Several feet from the fuschia front door of Hillsdale Beauty College, there sits a wooden cabinet with two glass doors. Its shelves brim with packaged food: a bag of rice, a can of beef stew, a box of mac ’n’ cheese — and clothing and hygiene items — a pair of gray sneakers, tubes of toothpaste.
Last week the Hillsdale Blessing Box held a variety of essentials, free gifts to Hillsdale residents in need. On Tuesday, it was emptied.
Krista Roth, who put up the Blessing Box early this month, said the box brings positivity to the community, but this week, its donations were abused.
“Anybody taking what they need please still utilize the box for your needs, but the ones that are taking car loads, please be considerate to those that really need these items. This wasn’t put up to supply your house weekly, this was put up to help those make ends meet until they can get money to get what they need,” Roth posted in Hillsdale’s Blessing Boxes Facebook group. “This is a positive thing for our community to come together.”
Roth and her fiance, Quae Proctor, decided to put up a Blessing Box to help people in the community through hard times, the way they had been helped just over a year ago.
While Roth was pregnant and struggling to keep food in the house for her other children, her family helped her and Proctor through their financial struggle.
“Now we’re in a more positive place in our lives, and we want to turn our bad karma into good karma,” Roth said.
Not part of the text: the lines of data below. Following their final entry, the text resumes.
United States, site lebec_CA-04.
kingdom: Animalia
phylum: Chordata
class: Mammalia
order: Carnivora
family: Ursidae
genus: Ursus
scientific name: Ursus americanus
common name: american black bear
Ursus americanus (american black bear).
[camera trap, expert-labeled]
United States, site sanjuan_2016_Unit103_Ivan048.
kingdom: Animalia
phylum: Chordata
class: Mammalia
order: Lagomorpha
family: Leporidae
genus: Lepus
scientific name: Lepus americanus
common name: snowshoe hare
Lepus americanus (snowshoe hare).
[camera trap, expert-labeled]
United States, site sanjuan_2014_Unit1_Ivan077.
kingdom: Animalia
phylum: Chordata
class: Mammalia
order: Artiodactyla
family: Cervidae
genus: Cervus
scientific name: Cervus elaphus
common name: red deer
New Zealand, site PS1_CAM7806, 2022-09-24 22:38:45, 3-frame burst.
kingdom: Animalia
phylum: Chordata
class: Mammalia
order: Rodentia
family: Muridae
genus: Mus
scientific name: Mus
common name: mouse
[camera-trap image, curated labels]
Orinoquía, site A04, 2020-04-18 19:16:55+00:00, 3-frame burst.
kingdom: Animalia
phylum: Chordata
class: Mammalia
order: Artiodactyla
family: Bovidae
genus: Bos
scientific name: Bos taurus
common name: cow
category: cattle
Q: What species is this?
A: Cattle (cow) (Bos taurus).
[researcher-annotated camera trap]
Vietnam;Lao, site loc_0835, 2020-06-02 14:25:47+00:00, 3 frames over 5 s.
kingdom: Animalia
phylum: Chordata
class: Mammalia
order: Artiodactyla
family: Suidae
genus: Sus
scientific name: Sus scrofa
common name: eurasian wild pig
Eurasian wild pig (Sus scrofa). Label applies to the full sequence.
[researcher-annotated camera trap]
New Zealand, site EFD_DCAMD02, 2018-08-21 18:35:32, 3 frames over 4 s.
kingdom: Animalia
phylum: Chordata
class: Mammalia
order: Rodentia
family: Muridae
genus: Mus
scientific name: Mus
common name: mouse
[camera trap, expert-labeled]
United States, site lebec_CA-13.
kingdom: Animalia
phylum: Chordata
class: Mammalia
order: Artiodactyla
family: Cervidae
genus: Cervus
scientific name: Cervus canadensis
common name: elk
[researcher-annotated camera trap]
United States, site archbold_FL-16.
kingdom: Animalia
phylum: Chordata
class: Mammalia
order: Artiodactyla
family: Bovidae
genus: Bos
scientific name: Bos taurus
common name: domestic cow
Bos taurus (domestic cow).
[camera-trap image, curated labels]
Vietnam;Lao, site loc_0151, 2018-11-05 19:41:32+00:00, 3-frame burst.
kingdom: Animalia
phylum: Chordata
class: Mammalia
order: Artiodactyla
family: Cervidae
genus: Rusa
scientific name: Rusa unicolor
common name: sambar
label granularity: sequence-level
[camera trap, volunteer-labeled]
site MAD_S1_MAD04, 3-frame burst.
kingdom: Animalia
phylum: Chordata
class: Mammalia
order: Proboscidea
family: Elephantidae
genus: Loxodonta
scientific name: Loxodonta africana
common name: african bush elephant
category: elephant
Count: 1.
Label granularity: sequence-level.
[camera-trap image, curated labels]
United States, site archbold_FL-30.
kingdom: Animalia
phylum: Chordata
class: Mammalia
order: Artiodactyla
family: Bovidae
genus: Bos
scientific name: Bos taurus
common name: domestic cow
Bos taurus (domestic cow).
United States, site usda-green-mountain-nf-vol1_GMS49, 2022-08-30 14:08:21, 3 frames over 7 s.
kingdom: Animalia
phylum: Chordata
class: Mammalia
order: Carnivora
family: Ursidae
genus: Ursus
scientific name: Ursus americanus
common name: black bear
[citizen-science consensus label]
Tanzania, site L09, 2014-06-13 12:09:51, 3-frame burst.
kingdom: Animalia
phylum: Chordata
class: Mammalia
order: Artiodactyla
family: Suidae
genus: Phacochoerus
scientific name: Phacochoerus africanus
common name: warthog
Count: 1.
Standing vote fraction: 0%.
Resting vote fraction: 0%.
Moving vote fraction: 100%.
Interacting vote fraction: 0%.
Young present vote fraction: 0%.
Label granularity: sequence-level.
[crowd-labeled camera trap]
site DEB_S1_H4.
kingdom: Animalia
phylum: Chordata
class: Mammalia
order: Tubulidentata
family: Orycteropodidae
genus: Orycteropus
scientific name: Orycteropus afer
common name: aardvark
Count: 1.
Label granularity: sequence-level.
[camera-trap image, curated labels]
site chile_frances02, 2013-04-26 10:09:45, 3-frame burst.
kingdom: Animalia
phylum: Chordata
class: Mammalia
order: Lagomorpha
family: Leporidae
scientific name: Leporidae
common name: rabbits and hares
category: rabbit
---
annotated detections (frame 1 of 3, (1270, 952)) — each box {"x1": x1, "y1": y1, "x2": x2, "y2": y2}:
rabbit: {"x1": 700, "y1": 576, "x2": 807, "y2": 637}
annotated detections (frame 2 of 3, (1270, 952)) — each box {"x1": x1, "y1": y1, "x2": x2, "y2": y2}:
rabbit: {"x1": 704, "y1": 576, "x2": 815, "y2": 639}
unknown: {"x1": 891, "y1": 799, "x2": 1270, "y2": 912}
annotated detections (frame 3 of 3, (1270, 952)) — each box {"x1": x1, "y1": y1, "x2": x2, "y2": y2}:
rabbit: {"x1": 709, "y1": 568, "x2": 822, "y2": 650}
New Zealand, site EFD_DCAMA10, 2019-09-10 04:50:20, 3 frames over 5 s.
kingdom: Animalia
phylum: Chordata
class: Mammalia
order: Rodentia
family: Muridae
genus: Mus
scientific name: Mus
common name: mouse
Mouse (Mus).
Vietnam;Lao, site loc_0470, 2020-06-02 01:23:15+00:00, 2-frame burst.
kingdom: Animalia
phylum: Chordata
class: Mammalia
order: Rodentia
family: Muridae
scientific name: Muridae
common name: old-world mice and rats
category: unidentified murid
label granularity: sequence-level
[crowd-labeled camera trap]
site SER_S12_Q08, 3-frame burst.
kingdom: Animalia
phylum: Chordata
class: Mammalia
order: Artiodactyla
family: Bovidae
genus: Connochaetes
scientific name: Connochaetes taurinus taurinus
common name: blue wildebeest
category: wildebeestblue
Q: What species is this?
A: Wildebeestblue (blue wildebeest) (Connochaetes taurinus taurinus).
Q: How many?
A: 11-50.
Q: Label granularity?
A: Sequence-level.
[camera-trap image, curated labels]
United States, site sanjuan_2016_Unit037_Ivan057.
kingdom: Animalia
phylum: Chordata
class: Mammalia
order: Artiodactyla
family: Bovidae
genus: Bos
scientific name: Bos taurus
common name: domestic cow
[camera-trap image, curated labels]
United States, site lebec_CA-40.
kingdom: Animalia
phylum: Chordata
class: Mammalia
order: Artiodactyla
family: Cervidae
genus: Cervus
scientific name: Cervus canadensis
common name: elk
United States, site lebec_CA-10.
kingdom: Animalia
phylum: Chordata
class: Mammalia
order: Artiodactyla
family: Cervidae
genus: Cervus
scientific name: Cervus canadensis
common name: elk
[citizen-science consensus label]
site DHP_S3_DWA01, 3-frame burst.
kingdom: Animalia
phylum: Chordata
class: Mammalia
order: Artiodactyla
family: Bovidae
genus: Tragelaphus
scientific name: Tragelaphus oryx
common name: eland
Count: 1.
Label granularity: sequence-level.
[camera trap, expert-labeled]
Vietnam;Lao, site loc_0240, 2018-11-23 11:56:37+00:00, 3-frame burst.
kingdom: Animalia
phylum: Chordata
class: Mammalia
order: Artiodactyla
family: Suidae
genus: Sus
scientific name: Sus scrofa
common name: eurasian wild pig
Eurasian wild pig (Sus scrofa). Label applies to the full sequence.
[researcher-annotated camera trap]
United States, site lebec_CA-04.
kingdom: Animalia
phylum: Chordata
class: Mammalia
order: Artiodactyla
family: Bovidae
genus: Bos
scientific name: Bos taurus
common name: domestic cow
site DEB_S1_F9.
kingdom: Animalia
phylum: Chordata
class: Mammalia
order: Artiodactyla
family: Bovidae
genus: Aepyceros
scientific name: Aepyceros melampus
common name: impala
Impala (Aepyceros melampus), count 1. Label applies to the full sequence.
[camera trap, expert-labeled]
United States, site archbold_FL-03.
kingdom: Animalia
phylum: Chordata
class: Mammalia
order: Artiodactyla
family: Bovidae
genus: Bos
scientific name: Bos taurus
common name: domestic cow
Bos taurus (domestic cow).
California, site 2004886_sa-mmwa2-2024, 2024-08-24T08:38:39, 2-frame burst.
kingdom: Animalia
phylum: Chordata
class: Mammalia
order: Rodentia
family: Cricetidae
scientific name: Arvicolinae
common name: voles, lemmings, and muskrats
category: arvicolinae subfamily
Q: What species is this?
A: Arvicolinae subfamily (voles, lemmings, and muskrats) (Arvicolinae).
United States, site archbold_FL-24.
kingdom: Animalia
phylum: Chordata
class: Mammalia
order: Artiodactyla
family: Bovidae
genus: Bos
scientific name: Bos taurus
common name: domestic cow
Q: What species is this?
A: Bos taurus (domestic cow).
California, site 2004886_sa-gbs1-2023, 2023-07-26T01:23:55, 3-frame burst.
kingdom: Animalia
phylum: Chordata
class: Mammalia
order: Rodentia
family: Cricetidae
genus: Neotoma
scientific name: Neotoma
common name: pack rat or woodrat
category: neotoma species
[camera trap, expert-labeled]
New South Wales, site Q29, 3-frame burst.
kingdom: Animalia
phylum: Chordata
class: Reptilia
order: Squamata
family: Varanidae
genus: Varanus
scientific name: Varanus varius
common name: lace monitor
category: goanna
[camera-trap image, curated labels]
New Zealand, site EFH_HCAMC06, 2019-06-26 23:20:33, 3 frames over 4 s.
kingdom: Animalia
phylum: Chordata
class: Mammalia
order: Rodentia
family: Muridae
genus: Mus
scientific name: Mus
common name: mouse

Blessing Boxes have been popping up across the U.S. for more than a year now, but they’ve just recently made their way toward Hillsdale County. One appeared in Coldwater this January after city residents Daryl and Katie Bontrager put it up in a neighborhood. The makeshift cabinets hold nonperishable food and household items, donations from the community for the community.
Before she heard about the boxes, Roth had been passing out baby care packages for single or struggling parents. But after she heard about the trend, she decided to create a box of her own.
“I told Quae, ‘I want to do something bigger,’” she said.
She reached out to Katie Bontrager, who supplied the box itself. And as she began to share about the project, Zetave Young, owner of Hillsdale Beauty College, got word and offered her property for the first location.
“We want to help the community,” Young said. “I think it’s a fantastic idea.”
After it was put up, Young said she noticed the box emptying quickly, which told her it was serving a purpose.
“There must be a desperate need for it because I notice Krista does a great job filling it daily. And a lot of times by the time we close school I see her restocking, and by the time I get here in the morning it’s pretty much empty,” Young said. “So I hope the donations keep coming in so she can keep filling it and hopefully the community keeps chipping in.”
Young said someone came in to the beauty college once and said the box was a bad idea, that people would just take advantage of it. But Young and others at the school disagreed.
“If anybody did say something negative, we would say something positive,” Young said.
But what about the alleged truckload bandits?
Roth said she’ll stock the box with minimal supplies for now. She’ll be keeping an eye on the box, and she asked others to do the same. But if anyone is in need, she said she’d be more than happy to deliver items herself.
“I think it’s a positive thing for the community,” Roth said. “There’s so much hate in the world right now. We need more positivity and less greed. And it kind of brings the community together.”
She’s not planning on halting the project; she’s working on setting up a new box in Hanover now. And others are following her lead.
Bree Bennett, known as The Hillsdale Supergirl, had planned to put up a Blessing Box even before the first one appeared in Hillsdale. She has an idea for a second location.
“I believe the project is a great idea, if it’s placed where it’s needed,” Bennett said. “I have been trying to make another one, and make one specifically for water and crackers — foods that are okay on really hot days — for the beginning and end of Baw Beese trail, but I shall cross that bridge when I come to it!”
The handwritten nameplate on the side of the blessing box, Hillsdale’s Blessing Boxes, echoes this energy — by leaving hope for more to come.